- [Text provided]:
'''
Phylogenetic classification was reconstructed in accordance with the NCBI Taxonomy Database using taxize (Chamberlain and Szöcs, 2013), and visualization of the phylogenetic tree is implemented in ggtree (Yu, 2020). In the most basal clades (Crustacea, Arachnida, Myriapoda), the presence of the corresponding orthologs was predicted manually in blastp, due to the low similarity of amino acid sequences. We considered as orthologs, in addition to the previously annotated ones, only those proteins for which homology was observed in the structure, in both the BTB domain (including the presence of the ttk sequence) and the DNA binding domain. The presence/absence of some orthologs in individual orders of insects was also checked in blastp and HMMSEARCH (HmmerWeb version 2.41.1). In addition, the previously published data by Pauli et al., 2016 were used for Mod (mdg4) and GAF.
The domain structure of the detected orthologs of ttk-containing proteins was studied in 37 reference species - representatives of 16 Hexapoda orders, two orders of Crustaceans and Arachnids, and one - Myriapoda (Figure 5a). The search for domains in the orthologous sequences was performed using the Pfam database in Batch CD-Search (CDD/SPARCLE NCBI [Lu et al., 2020]), the threshold E-value was taken to be 0.5. The detection results were filtered: incomplete and overlapping domains were removed. In sum, after filtering, the total number of domains found was 1055; the analyzed domains belonged to 26 PFAM families.
For 16 species with well-annotated proteomes belonging to the phyla Arthropoda, Nematoda, and Annelida, as well as for Homo sapiens, the sequences of all proteins containing BTB domains in their proteomes were searched using InterProScan in the Pfam protein domain database by the generalized hmm -BTB domain profile. In the set of the found sequences, the search for the ttk-domain motif in FIMO was carried out as described above, the ttk-containing proteins were filtered, and the remaining sequences were analyzed in Batch CD-Search in order to identify their domain structure. In total, 3028 domains belonging to 99 PFAM families were found in the sequences of BTB proteins without the ttk motif in 16 species.
'''
- [Data supplied]:
'''
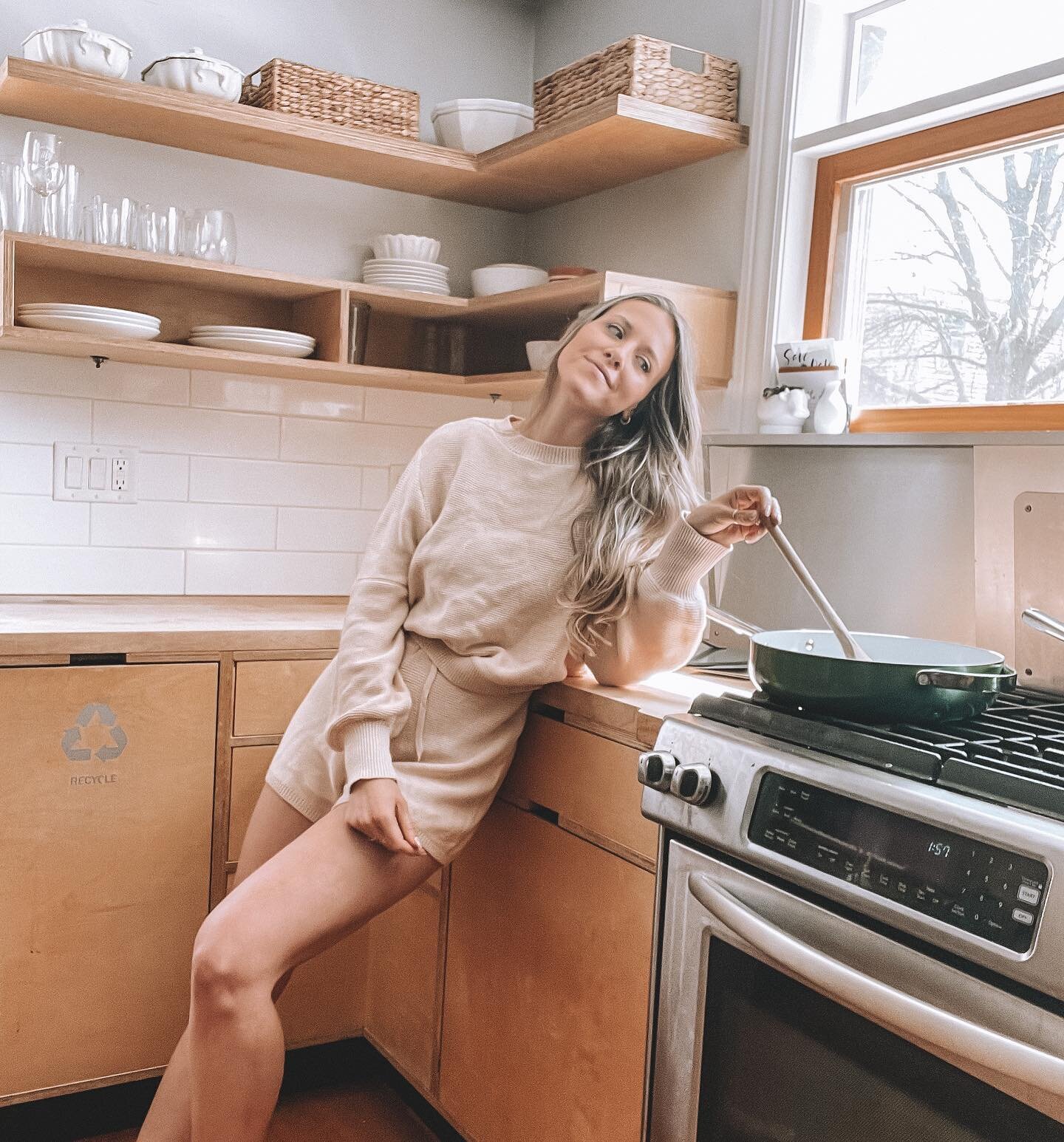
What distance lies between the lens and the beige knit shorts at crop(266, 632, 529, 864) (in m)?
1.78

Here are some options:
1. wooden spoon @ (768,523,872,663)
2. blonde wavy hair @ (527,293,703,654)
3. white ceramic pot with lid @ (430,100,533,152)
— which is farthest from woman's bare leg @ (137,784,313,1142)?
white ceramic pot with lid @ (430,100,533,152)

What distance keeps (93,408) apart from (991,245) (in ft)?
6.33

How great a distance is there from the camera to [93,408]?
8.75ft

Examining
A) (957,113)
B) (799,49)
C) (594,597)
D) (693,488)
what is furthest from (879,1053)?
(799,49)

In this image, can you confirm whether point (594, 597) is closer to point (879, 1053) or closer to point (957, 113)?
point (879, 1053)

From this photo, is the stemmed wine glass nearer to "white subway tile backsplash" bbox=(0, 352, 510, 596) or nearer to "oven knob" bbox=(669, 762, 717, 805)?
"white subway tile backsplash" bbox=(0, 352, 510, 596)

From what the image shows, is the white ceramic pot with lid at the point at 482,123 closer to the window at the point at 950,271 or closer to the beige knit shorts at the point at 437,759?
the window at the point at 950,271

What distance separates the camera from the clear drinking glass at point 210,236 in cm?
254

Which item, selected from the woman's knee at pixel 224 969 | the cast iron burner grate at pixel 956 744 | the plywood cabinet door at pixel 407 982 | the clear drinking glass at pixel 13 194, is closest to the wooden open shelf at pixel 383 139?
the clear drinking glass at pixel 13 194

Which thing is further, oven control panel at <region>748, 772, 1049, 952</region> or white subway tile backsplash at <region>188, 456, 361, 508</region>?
'''
'''
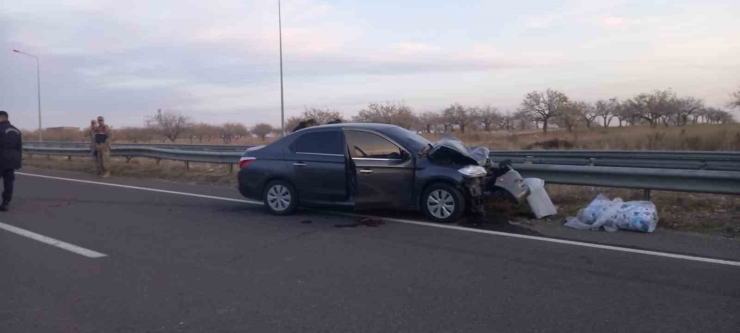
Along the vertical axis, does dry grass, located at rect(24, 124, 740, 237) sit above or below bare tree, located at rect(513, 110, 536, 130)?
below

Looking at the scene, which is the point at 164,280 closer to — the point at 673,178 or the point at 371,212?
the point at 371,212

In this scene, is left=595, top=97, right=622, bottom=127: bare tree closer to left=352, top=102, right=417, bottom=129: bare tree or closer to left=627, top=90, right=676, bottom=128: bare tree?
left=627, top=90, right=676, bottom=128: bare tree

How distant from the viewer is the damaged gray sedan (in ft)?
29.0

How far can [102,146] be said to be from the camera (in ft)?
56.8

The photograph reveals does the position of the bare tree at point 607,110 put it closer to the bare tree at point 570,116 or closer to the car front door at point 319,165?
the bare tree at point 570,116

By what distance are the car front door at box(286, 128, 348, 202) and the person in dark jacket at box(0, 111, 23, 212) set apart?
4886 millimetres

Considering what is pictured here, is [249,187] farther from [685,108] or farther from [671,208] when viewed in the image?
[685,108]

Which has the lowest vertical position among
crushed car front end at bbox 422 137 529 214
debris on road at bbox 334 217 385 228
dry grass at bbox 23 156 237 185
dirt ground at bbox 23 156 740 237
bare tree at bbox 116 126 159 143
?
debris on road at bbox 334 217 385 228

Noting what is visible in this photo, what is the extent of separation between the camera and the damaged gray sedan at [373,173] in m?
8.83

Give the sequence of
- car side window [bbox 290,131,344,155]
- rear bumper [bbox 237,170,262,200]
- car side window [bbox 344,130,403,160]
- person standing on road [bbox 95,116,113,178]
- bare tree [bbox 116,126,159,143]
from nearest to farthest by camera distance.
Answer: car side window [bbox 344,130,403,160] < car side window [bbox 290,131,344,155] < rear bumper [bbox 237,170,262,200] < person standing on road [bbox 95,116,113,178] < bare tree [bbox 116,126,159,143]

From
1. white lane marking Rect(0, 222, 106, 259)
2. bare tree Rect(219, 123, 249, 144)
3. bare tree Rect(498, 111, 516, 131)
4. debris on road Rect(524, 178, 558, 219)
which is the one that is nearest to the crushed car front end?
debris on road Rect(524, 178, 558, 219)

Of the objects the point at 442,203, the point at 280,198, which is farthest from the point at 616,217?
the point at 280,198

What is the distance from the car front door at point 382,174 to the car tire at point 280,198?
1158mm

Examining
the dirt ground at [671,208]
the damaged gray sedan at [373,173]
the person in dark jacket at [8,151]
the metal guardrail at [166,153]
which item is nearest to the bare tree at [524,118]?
'''
- [Tasks]:
A. Return the part of the text on ttk-containing protein domains between "Phylogenetic classification was" and "(mdg4) and GAF.", inclusive.
B. In the text on ttk-containing protein domains, what threshold E-value was used for the domain search in Batch CD-Search?

- [Responses by task]:
A.
Phylogenetic classification was reconstructed in accordance with the NCBI Taxonomy Database using taxize (Chamberlain and Szöcs, 2013), and visualization of the phylogenetic tree is implemented in ggtree (Yu, 2020). In the most basal clades (Crustacea, Arachnida, Myriapoda), the presence of the corresponding orthologs was predicted manually in blastp, due to the low similarity of amino acid sequences. We considered as orthologs, in addition to the previously annotated ones, only those proteins for which homology was observed in the structure, in both the BTB domain (including the presence of the ttk sequence) and the DNA binding domain. The presence/absence of some orthologs in individual orders of insects was also checked in blastp and HMMSEARCH (HmmerWeb version 2.41.1). In addition, the previously published data by Pauli et al., 2016 were used for Mod (mdg4) and GAF.

B. 0.5